The LLM Say Block's main goal is to accept user input and stream the message.

Here are main parameters that help us to optimize the answer:

  • LLM Model - we can choose which model will be the most suitable for our task
  • Context message (RAG) - here we use a template that has proven to be the most optimal:
    {memory.query}  
    {memory.character}.  
    START CONTEXT BLOCK  
    {memory.context}  
    END OF CONTEXT BLOCK  
    {memory.instructions}. Answer in maximum {memory.output_tokens} tokens.
    
  • Number of previous messages to include in the context
  • Max tokens - NOT output limit, this is a number of tokens after which the message will be cut short
  • Streaming - This parameter defines how we want to display the message from the bot.
    • None - chunk by chunk (more or less letter by letter)
    • Words - word by word
    • Full sentences - sentence by sentence
      Changing this parameter is useful when configuring voice bots (they can't properly read with None and Words)

Tool calling

The LLM Say block can also be used in the form of Tool Calling. Tool Calling is a feature that enhances conversational AI by enabling it to interact with external systems and data sources in real time, making bots more powerful and intelligent than ever.

Its key advantage is the ability to go beyond static, pre-trained knowledge and access up-to-date information. This allows bots to deliver real-time answers and perform tasks that rely on live data. By connecting to internal or third-party APIs, your AI can integrate seamlessly with existing business workflows.

This feature can function like an AI router, but with the added capability of defining exactly what information is required from the customer in a given context. It proactively gathers the necessary details step by step, and only once all relevant data is collected does it direct the conversation to the appropriate process or workflow.

It operates on a question–answer loop, exiting only once sufficient information has been obtained to proceed.

Returning Tool Call Results

After an LLM Say block executes and determines that one or more tool calls are necessary, by default it populates the memory.toolCalls path (memory path can be configured). Your workflow might then execute these tools (e.g., by calling external APIs) and return the results back to the LLM for final processing.

This is achieved by providing the results in a specific format within the memory. The LLM will then use this information to formulate a response to the user.

The toolResults Memory Path

To feed the results back to the model, you must place them in the toolResults memory path. The LLM Say block is configured by default to look for results at this location.

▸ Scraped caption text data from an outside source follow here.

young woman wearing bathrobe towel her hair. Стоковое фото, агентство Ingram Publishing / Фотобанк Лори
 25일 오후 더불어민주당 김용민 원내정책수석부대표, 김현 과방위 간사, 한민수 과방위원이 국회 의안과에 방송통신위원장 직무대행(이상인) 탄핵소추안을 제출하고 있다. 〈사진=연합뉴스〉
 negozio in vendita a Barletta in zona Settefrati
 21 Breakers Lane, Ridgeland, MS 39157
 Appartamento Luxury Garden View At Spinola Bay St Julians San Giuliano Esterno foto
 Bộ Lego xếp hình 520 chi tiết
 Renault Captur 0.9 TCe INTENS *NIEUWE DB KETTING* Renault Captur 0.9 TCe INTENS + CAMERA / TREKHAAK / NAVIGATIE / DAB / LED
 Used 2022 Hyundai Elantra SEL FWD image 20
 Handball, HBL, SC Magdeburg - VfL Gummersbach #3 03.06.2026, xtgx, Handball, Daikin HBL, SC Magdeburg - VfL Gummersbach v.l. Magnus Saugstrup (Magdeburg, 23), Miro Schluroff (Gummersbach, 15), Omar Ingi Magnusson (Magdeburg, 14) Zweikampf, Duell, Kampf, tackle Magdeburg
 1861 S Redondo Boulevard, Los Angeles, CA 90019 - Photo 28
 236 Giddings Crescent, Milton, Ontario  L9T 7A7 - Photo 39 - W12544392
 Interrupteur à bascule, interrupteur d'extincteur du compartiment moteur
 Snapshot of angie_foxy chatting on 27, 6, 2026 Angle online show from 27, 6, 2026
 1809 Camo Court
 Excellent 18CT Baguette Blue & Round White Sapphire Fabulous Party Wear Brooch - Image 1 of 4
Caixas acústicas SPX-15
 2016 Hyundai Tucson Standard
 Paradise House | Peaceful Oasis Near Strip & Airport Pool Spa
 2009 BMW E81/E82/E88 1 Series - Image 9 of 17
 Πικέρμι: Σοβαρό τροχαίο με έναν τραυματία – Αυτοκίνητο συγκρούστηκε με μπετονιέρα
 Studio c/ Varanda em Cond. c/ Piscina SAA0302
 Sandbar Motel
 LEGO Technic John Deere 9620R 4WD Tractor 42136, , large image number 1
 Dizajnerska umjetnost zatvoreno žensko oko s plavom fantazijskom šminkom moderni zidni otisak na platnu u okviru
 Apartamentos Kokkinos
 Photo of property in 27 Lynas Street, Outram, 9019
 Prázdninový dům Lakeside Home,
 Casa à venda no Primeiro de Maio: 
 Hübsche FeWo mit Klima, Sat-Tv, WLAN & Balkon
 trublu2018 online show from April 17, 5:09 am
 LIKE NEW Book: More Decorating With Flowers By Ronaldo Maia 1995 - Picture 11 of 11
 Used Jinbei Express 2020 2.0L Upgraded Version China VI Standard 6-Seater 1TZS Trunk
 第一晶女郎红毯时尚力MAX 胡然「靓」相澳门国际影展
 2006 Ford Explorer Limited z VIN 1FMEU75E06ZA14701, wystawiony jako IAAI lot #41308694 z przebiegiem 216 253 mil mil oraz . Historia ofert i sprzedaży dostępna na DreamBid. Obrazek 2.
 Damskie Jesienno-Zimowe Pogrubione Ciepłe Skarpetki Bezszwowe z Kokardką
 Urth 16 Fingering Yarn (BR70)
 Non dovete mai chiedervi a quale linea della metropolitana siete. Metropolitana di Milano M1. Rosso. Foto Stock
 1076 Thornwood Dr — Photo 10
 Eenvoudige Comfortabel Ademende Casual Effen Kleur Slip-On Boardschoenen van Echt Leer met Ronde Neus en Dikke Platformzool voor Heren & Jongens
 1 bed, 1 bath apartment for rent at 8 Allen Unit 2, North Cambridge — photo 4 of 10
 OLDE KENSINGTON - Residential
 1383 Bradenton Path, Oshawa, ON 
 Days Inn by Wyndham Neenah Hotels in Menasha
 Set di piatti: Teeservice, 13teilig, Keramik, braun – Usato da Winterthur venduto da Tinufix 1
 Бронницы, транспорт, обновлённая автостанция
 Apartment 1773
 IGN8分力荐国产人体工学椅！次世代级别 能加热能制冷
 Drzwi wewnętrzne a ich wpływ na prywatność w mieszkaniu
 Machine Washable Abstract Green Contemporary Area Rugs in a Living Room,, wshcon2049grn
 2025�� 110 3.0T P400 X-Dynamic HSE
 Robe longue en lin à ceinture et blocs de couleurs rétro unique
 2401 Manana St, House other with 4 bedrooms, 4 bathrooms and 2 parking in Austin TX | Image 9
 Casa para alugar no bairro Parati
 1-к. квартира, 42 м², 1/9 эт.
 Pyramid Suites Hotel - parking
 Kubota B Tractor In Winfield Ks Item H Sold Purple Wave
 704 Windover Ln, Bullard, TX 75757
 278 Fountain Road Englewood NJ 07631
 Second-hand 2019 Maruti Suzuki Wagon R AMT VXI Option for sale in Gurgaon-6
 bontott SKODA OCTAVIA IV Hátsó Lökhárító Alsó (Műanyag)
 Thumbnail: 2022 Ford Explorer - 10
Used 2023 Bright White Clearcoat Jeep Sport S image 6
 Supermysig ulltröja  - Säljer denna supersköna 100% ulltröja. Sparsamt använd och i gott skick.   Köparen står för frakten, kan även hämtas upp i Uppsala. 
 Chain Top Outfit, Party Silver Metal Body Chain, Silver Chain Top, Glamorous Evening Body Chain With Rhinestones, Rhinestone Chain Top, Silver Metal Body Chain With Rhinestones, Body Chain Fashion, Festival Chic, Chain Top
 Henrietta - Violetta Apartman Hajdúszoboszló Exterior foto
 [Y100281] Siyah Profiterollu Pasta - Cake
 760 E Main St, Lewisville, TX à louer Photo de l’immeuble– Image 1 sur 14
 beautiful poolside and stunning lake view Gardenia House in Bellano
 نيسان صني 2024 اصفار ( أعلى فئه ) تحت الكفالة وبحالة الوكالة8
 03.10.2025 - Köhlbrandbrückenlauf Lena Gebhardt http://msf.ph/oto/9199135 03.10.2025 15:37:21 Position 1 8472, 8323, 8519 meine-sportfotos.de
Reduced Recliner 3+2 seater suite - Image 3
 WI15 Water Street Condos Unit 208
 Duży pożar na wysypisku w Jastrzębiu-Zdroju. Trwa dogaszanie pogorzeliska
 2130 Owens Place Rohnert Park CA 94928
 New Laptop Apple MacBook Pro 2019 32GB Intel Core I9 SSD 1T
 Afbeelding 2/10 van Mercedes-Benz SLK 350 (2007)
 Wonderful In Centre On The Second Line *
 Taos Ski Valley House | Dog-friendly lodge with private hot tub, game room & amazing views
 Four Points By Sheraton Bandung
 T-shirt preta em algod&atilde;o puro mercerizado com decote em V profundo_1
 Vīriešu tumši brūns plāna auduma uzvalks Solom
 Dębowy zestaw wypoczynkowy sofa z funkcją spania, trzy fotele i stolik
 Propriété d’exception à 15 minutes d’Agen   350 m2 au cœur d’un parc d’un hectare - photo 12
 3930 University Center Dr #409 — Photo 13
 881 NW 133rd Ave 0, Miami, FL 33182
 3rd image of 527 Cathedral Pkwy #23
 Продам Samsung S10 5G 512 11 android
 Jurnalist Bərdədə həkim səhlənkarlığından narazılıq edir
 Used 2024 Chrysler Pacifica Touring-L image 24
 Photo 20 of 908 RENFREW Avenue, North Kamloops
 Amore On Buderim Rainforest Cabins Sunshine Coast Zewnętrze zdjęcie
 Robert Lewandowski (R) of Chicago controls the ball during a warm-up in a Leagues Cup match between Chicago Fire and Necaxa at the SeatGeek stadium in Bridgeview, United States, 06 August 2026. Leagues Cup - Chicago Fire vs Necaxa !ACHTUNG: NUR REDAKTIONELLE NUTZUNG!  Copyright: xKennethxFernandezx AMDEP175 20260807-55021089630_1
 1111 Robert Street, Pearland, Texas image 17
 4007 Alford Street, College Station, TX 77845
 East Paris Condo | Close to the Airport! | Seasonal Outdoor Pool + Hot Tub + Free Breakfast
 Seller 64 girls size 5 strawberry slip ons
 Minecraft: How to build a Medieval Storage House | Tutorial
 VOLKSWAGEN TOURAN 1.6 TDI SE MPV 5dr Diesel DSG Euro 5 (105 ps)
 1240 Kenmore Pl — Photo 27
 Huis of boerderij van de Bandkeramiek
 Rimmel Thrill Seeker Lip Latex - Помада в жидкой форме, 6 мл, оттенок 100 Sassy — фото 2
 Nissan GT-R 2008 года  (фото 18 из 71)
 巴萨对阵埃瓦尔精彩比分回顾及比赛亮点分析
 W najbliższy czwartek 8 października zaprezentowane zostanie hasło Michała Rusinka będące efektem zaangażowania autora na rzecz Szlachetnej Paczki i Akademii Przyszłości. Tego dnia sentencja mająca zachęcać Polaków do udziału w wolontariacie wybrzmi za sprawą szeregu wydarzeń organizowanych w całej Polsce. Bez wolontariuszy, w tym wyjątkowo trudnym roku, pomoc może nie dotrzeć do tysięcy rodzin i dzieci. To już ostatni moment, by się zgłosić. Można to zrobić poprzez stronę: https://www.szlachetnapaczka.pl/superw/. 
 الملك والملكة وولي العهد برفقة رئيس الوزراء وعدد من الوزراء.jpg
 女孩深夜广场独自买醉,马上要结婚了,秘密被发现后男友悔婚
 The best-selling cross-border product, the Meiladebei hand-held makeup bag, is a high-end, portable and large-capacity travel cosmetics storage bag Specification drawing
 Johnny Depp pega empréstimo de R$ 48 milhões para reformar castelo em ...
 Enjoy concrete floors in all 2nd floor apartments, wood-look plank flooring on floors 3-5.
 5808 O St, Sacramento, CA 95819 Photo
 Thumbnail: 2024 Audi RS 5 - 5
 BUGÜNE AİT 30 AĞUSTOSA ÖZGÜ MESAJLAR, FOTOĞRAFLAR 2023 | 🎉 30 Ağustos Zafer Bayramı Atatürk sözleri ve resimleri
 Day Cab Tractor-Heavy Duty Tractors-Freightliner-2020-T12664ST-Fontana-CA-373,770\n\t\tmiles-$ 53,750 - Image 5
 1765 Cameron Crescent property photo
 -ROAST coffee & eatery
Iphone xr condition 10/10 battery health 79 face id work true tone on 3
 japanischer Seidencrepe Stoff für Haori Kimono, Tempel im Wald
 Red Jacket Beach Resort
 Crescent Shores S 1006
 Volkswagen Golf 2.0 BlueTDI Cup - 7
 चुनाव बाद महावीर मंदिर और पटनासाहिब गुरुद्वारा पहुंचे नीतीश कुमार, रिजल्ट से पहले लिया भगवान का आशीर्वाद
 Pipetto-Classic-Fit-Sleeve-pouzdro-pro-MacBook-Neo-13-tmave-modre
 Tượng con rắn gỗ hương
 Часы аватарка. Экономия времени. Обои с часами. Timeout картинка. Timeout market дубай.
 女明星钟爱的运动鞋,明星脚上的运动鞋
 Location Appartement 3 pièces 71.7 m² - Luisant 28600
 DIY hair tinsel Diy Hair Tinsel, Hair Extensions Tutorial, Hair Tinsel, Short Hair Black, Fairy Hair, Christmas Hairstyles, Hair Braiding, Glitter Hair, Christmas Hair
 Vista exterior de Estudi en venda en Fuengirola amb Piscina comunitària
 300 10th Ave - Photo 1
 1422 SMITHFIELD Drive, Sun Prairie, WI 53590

The results must be provided within the same conversational turn that the toolCalls were generated.

Required Data Structure

The tool results must be formatted as a array of objects. Each object in the array corresponds to a tool call that was executed and must contain two properties:

  • id: The unique identifier of the tool call. This must exactly match the id provided in the original memory.toolCalls object. This allows the LLM to correlate each result with its corresponding request.
  • result: The data returned from your tool or API call. This can be a string, a number, etc.

Example Walkthrough

Let's walk through a complete example.

1. LLM Triggers Tool Calls

A user asks for the weather and the latest news. The first LLM Say block processes this request and, using the tools you have defined, generates the following toolCalls array in memory:

memory.toolCalls output:

[
  {
    "id": "ABC123",
    "name": "get_weather",
    "arguments": {
      "location": "London",
      "unit": "celsius"
    }
  },
  {
    "id": "DEF456",
    "name": "get_news",
    "arguments": {
      "topic": "technology"
    }
  }
]

 

2. Your Workflow Executes the Tools

Your workflow now needs to act on this output. This typically involves:

  • Iterating through the memory.toolCalls array.
  • Using Integration block to call the actual APIs for get_weather and get_news.
  • Storing the result of each API call. For example, the weather API returns { "temp": 15, "condition": "sunny" } and the news API returns { "headline": "New AI model released" }.

3. Construct and Provide the Results

After executing the tools, you must construct the toolResults array in the required format. You can do this using a Custom block. Notice how each id matches the original id from the toolCalls.

memory.toolResults:

[
  {
    "id": "ABC123",
    "result": {
      "temp": 15,
      "condition": "sunny"
    }
  },
  {
    "id": "DEF456",
    "result": {
      "headline": "New AI model released"
    }
  }
]

4. LLM Formulates the Final Response

With the toolResults now in memory, the conversation returns to the initial LLM Say block. This block automatically ingests the results, understands their context in relation to the initial user query, and generates a final, user-friendly response.

The final output to the user might be:

"The current weather in London is 15°C and sunny. The top technology headline is: 'New AI model released'."